• _EXERCISE BRIEF_: Copy out each of the lines below word for word, with no changes.
━━━━━ INFORMATION GIVEN ━━━━━
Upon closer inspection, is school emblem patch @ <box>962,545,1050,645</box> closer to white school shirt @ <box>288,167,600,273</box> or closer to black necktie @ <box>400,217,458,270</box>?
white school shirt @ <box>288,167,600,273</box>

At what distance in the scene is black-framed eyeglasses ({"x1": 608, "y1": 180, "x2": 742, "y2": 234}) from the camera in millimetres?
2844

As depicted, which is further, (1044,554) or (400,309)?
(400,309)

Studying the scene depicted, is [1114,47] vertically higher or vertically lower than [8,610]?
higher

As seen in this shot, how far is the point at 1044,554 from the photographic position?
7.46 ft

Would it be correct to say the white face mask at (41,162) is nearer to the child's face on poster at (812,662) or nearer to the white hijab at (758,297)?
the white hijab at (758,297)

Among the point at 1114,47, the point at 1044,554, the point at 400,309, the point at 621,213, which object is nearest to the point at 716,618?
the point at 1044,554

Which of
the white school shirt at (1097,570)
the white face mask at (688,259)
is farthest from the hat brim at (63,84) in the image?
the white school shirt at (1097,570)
━━━━━
• _RESPONSE TO THIS EXERCISE_:
Upon closer inspection, is school emblem patch @ <box>962,545,1050,645</box> closer to white school shirt @ <box>288,167,600,273</box> or closer to black necktie @ <box>400,217,458,270</box>?
white school shirt @ <box>288,167,600,273</box>

At what distance in the scene is black-framed eyeglasses ({"x1": 608, "y1": 180, "x2": 742, "y2": 234}) from the camera in millimetres?
2844

As depicted, which is further, (1044,554) or (400,309)?
(400,309)

Studying the scene depicted, is [1114,47] vertically higher or vertically lower than [8,610]?
higher

As seen in this shot, how far is the point at 1044,554 from the photographic position?
7.46 ft

Would it be correct to say the white face mask at (41,162) is nearer to the child's face on poster at (812,662) or nearer to the white hijab at (758,297)?
the white hijab at (758,297)

Among the point at 1114,47, the point at 1044,554, the point at 400,309, the point at 621,213, which object is nearest to the point at 716,618?
the point at 1044,554

Which of
the white school shirt at (1097,570)
the white face mask at (688,259)
is farthest from the hat brim at (63,84) in the image?
the white school shirt at (1097,570)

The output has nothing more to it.